[Spatial question records]
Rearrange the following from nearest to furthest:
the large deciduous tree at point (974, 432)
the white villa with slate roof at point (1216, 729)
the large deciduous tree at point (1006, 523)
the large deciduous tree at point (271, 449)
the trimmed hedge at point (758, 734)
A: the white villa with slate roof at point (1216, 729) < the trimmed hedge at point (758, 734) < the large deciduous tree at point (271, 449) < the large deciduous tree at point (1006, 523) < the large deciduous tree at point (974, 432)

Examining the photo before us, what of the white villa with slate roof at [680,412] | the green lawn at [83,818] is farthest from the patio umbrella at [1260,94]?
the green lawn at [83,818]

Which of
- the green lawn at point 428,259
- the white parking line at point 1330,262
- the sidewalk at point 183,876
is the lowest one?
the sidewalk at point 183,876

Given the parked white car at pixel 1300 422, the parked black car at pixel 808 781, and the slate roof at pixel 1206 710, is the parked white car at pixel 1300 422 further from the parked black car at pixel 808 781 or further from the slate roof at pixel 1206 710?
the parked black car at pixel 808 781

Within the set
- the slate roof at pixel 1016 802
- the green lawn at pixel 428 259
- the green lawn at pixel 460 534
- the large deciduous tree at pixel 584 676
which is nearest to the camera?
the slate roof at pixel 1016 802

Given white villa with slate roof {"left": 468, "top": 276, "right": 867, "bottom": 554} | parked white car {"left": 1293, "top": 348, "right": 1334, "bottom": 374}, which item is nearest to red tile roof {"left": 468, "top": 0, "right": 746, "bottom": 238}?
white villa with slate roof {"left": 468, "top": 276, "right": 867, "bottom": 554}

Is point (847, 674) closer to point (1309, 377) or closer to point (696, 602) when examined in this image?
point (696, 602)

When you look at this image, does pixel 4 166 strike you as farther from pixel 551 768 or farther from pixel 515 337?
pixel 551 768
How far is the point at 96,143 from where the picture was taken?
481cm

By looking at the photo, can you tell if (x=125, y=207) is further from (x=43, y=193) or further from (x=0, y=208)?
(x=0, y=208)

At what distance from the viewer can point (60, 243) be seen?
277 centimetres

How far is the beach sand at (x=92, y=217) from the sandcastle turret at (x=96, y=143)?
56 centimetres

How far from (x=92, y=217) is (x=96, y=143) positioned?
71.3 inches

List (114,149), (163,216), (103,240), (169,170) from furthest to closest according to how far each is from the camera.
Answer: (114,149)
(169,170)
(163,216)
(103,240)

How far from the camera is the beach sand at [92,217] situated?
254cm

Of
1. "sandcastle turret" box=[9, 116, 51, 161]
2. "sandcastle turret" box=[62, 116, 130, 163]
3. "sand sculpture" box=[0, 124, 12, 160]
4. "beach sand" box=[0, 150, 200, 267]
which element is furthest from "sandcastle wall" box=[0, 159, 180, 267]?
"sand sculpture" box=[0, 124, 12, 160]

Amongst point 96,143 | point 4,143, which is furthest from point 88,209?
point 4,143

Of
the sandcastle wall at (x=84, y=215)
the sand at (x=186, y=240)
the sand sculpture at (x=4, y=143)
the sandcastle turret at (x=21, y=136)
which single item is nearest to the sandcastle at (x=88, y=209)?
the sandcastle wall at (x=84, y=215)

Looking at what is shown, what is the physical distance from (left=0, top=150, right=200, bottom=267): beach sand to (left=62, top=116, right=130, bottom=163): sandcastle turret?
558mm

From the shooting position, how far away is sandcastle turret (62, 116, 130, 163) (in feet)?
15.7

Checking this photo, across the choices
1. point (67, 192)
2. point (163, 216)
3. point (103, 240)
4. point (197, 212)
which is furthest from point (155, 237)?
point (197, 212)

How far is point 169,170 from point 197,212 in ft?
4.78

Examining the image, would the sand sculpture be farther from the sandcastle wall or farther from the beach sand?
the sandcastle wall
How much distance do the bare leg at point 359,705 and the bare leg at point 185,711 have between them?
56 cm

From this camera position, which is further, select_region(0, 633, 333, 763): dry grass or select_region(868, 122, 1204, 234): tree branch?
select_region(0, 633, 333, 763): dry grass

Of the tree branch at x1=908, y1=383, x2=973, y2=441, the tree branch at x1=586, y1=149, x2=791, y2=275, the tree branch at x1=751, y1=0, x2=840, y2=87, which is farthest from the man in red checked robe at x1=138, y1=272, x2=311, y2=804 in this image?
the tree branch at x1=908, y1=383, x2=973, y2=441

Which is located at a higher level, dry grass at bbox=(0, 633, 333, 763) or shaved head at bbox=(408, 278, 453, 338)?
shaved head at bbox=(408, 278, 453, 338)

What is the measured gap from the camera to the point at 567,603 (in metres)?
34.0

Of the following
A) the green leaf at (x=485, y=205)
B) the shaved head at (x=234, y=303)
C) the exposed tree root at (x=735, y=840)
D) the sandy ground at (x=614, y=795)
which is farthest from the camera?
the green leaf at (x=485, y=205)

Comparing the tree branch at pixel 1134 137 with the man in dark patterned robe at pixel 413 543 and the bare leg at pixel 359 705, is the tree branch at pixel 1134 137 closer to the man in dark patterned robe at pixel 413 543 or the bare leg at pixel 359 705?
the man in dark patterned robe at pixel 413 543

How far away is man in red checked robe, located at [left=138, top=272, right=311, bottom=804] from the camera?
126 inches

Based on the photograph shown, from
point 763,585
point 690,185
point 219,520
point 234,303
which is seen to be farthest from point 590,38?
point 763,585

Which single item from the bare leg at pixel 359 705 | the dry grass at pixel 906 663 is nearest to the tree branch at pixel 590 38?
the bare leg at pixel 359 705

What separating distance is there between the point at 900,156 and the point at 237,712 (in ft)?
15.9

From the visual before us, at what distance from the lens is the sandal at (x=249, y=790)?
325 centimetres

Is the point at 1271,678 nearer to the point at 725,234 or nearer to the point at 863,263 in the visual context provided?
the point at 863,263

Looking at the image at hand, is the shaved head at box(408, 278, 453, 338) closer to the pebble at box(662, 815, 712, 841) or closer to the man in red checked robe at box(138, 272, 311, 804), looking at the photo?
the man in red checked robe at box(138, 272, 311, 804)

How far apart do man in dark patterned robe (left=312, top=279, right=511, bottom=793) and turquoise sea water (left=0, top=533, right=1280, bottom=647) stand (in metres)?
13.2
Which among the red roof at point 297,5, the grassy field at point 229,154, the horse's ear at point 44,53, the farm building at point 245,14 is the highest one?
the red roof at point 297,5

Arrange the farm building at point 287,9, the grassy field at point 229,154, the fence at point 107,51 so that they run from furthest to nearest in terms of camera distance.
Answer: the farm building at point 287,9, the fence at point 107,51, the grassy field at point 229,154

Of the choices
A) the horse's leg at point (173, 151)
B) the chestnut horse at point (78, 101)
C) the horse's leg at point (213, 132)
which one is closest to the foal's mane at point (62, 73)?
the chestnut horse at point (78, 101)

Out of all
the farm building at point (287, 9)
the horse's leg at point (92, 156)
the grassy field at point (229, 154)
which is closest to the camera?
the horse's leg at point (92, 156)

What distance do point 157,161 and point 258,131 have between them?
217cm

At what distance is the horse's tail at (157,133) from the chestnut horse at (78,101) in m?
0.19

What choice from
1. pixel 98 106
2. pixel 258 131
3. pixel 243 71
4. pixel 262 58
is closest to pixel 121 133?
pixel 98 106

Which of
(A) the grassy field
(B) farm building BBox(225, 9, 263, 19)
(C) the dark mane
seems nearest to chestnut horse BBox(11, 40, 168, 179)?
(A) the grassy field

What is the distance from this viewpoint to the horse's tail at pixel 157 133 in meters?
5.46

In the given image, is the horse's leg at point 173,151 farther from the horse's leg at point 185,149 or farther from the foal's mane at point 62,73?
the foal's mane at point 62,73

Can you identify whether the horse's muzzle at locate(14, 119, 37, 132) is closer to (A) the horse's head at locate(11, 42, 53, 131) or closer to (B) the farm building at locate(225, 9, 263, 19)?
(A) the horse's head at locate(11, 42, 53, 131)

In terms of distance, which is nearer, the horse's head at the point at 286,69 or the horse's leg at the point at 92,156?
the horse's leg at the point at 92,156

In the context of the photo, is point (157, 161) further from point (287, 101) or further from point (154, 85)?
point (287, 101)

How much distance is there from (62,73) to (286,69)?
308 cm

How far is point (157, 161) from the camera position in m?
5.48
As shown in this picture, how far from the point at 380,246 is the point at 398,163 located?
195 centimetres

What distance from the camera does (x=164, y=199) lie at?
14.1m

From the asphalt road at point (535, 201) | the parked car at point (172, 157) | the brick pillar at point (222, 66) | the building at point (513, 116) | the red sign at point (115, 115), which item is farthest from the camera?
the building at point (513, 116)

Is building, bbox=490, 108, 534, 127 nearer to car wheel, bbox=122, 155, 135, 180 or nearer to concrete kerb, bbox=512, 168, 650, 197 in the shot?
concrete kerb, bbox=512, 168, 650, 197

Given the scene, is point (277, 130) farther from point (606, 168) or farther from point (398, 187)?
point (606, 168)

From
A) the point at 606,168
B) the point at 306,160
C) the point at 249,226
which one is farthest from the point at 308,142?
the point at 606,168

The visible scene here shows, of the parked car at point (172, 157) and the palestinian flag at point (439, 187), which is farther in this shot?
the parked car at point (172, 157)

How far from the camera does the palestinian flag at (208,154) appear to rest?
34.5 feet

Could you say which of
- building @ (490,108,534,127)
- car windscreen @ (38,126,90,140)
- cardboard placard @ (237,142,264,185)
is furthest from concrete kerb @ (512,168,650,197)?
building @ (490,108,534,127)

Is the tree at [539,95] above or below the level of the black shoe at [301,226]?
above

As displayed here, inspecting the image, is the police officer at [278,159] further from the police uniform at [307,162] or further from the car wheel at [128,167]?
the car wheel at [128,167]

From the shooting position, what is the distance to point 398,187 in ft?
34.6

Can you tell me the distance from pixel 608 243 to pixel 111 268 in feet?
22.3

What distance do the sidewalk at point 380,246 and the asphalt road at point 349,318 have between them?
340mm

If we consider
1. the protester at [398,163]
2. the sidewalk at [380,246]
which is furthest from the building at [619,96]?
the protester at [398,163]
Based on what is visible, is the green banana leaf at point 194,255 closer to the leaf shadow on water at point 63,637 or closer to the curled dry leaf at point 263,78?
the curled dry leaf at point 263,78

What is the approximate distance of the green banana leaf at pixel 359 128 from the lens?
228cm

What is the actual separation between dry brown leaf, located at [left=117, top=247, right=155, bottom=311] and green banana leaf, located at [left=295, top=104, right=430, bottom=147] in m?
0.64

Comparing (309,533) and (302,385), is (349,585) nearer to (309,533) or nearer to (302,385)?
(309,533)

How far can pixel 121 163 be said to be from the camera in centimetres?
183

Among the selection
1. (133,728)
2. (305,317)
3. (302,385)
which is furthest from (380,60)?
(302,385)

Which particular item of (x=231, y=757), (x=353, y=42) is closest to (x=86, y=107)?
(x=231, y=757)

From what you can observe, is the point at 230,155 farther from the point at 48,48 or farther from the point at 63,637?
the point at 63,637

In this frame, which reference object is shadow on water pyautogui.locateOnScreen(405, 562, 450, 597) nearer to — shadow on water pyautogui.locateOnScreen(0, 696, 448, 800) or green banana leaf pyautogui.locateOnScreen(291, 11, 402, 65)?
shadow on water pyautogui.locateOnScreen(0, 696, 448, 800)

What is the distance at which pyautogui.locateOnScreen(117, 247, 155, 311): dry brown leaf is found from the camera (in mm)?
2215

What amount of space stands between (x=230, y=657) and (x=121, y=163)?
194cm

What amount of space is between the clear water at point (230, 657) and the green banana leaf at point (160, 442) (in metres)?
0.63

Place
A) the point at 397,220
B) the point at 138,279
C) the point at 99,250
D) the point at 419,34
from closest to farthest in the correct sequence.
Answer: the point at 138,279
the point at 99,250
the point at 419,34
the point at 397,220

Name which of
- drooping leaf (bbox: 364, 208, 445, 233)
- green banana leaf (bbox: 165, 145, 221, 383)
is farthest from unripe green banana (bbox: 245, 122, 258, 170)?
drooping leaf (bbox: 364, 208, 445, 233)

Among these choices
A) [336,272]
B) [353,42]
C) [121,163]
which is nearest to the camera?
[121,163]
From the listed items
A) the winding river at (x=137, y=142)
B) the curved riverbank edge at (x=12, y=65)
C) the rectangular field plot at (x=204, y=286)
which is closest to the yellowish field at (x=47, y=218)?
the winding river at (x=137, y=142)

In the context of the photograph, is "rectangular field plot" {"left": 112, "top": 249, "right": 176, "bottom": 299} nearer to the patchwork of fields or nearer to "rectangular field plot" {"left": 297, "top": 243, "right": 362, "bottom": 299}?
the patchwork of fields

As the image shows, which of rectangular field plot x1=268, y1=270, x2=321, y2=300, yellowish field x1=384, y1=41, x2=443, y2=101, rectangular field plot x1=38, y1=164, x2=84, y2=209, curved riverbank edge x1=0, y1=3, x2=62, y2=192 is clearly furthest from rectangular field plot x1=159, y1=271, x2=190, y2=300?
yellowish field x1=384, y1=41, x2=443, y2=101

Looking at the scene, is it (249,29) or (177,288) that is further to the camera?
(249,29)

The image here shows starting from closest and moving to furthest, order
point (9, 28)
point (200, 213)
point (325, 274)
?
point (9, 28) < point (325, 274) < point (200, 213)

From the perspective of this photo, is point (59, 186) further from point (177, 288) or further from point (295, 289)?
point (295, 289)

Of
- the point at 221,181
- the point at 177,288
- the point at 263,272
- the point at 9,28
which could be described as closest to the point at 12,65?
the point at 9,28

→ **What you have to do**
Select every line in the records above that contains the string "visual", matching case exactly.

→ **Task solution**
From the visual before us, at what distance from the lens is the sandal at (x=249, y=790)?
Is the point at 1271,678 nearer to the point at 725,234 or nearer to the point at 863,263 in the visual context provided?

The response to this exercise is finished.